= Stated exercise =
Reproduce every one of the following records word for word, omitting the pictures from your output.

(Records for spatial reasoning)
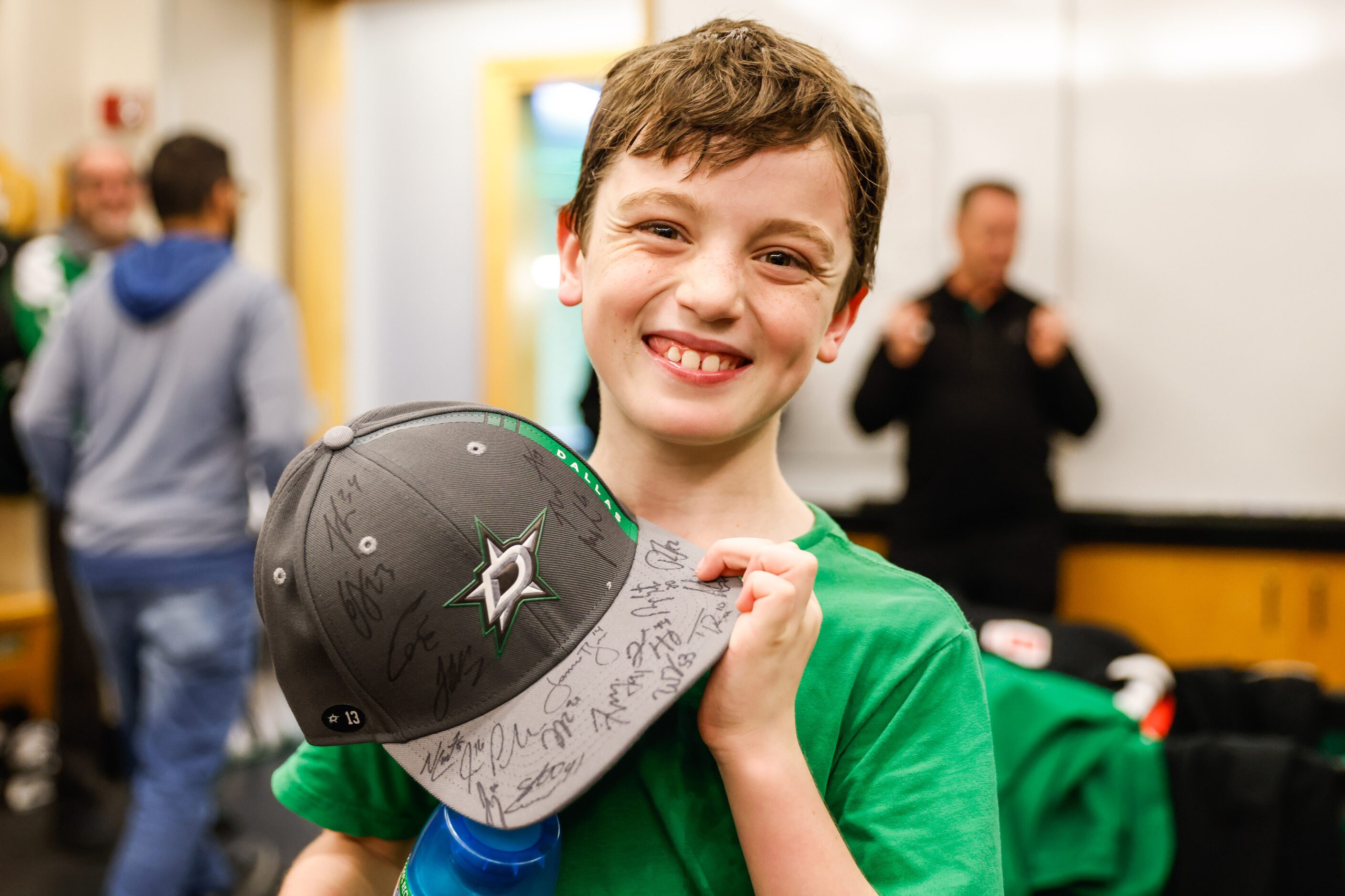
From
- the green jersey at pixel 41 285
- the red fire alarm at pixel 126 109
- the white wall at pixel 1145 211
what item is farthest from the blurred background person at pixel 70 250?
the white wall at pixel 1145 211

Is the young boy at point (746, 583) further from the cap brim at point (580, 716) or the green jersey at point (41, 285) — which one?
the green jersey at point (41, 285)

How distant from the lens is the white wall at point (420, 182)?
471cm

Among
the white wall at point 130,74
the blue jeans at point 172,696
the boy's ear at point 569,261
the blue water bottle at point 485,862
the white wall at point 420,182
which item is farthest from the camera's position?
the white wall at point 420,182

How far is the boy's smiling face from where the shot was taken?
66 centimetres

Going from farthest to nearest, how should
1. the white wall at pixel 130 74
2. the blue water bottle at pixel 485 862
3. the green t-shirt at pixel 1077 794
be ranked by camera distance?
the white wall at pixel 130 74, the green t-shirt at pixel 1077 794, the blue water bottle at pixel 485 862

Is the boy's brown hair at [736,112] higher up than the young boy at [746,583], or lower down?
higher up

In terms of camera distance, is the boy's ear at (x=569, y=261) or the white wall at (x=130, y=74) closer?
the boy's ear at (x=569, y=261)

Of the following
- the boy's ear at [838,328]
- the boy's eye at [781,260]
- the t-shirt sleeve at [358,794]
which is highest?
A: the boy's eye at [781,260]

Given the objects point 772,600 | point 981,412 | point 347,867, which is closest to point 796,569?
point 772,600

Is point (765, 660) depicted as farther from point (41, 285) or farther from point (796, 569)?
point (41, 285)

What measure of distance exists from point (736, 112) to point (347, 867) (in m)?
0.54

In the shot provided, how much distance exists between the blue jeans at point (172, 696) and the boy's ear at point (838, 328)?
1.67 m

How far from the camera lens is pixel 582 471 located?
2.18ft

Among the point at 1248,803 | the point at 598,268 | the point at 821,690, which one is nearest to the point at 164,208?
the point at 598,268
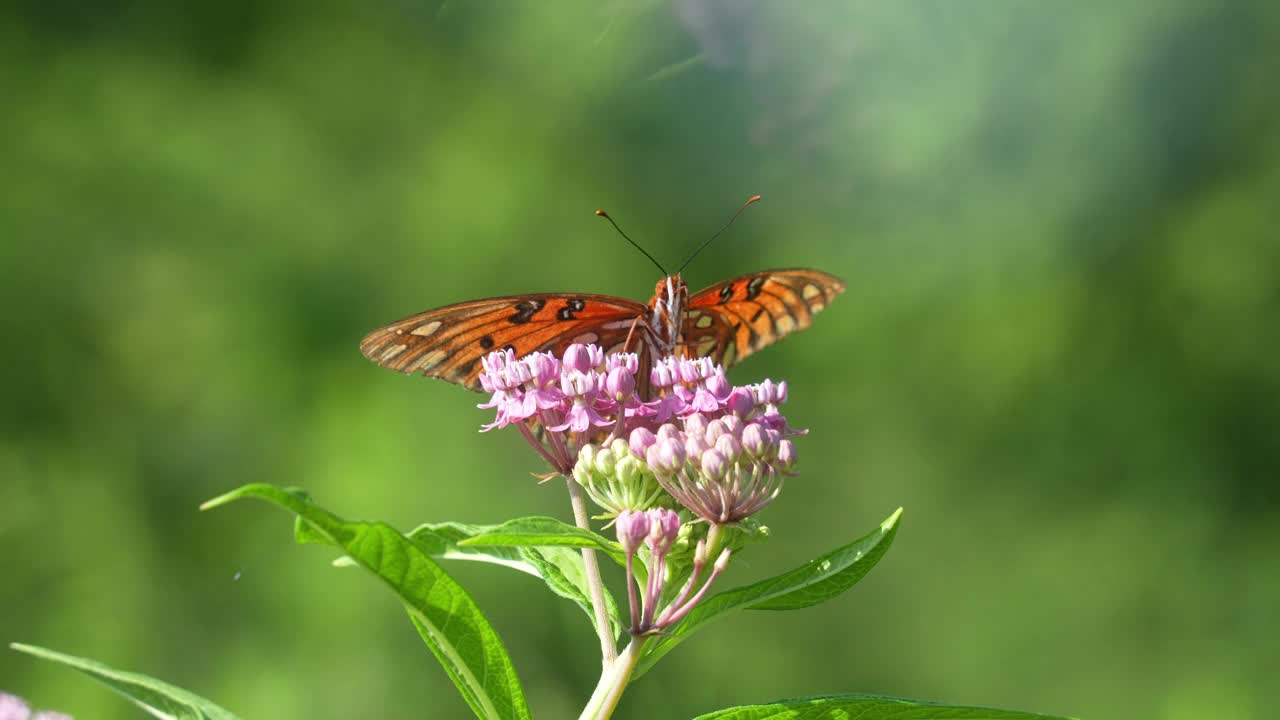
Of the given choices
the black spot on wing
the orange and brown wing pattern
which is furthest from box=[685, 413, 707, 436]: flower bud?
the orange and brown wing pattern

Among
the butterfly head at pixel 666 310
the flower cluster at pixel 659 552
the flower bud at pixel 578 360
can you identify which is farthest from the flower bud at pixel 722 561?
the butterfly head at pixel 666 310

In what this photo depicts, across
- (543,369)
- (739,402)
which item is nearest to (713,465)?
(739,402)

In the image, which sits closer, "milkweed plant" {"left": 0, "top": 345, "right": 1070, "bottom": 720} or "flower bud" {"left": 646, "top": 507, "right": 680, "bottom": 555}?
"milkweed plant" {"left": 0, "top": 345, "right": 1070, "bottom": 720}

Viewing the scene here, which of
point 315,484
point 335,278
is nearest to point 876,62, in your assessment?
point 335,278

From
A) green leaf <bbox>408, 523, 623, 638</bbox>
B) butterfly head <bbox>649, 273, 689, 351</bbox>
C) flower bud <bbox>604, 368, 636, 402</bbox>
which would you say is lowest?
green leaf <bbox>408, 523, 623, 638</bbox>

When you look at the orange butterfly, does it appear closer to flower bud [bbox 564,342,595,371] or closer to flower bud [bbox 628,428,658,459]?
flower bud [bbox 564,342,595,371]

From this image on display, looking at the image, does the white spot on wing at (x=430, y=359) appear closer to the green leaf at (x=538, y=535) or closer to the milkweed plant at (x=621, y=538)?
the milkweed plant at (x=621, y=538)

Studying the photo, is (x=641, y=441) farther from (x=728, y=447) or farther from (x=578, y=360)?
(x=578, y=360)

= Answer below =
From
- the green jersey at pixel 41 285
- the red fire alarm at pixel 126 109
- the white wall at pixel 1145 211
what item is farthest from the blurred background person at pixel 70 250?
the white wall at pixel 1145 211

Is the young boy at point (746, 583) further from the cap brim at point (580, 716) or the green jersey at point (41, 285) — which one?
the green jersey at point (41, 285)

How distant from the lens is the white wall at point (420, 182)?
471cm

Among
the white wall at point 130,74
the blue jeans at point 172,696
the boy's ear at point 569,261
the blue water bottle at point 485,862
the white wall at point 420,182
which item is farthest from the camera's position?
the white wall at point 420,182

How far is the boy's smiling face from where the shot was taken?
66 centimetres

Going from farthest to nearest, how should
1. the white wall at pixel 130 74
2. the blue water bottle at pixel 485 862
3. the green t-shirt at pixel 1077 794
be ranked by camera distance?
the white wall at pixel 130 74, the green t-shirt at pixel 1077 794, the blue water bottle at pixel 485 862

Is the boy's brown hair at [736,112] higher up than the young boy at [746,583], or lower down?
higher up

In terms of camera distance, is the boy's ear at (x=569, y=261) or the white wall at (x=130, y=74) closer?
the boy's ear at (x=569, y=261)

Of the following
- the boy's ear at [838,328]
- the boy's eye at [781,260]
- the t-shirt sleeve at [358,794]
which is highest?
A: the boy's eye at [781,260]

Given the objects point 772,600 | point 981,412 | point 347,867, which is closest to point 796,569?
point 772,600

Is point (765, 660) depicted as farther from point (41, 285) or farther from point (796, 569)?
point (41, 285)

What measure of distance exists from point (736, 112) to point (347, 867) (in m)?
0.54

In the shot provided, how much distance exists between the blue jeans at point (172, 696) and the boy's ear at point (838, 328)?
1.67 m

How far from the camera lens is pixel 582 471 located?
2.18ft

Among the point at 1248,803 | the point at 598,268 | the point at 821,690, which one is nearest to the point at 164,208?
the point at 598,268
Of the given choices
the black spot on wing
the orange and brown wing pattern
which is furthest from box=[685, 413, 707, 436]: flower bud?
the orange and brown wing pattern

Among
the butterfly head at pixel 666 310
the flower cluster at pixel 659 552
the flower bud at pixel 578 360
can you identify which is farthest from the flower bud at pixel 722 561?
the butterfly head at pixel 666 310

In what this photo depicts, across
- (543,369)
- (739,402)
which item is nearest to (713,465)?
(739,402)

In the image, which sits closer, "milkweed plant" {"left": 0, "top": 345, "right": 1070, "bottom": 720} or "flower bud" {"left": 646, "top": 507, "right": 680, "bottom": 555}?
"milkweed plant" {"left": 0, "top": 345, "right": 1070, "bottom": 720}

Viewing the scene here, which of
point 315,484
point 335,278
is nearest to point 876,62, in your assessment?
point 335,278

From
A) green leaf <bbox>408, 523, 623, 638</bbox>
B) butterfly head <bbox>649, 273, 689, 351</bbox>
C) flower bud <bbox>604, 368, 636, 402</bbox>
which would you say is lowest?
green leaf <bbox>408, 523, 623, 638</bbox>

When you look at the orange butterfly, does it appear closer to flower bud [bbox 564,342,595,371] or closer to flower bud [bbox 628,428,658,459]?
flower bud [bbox 564,342,595,371]

From this image on display, looking at the image, does the white spot on wing at (x=430, y=359) appear closer to the green leaf at (x=538, y=535) or closer to the milkweed plant at (x=621, y=538)?
the milkweed plant at (x=621, y=538)

Studying the photo, is (x=641, y=441) farther from (x=728, y=447) or farther from (x=578, y=360)?
(x=578, y=360)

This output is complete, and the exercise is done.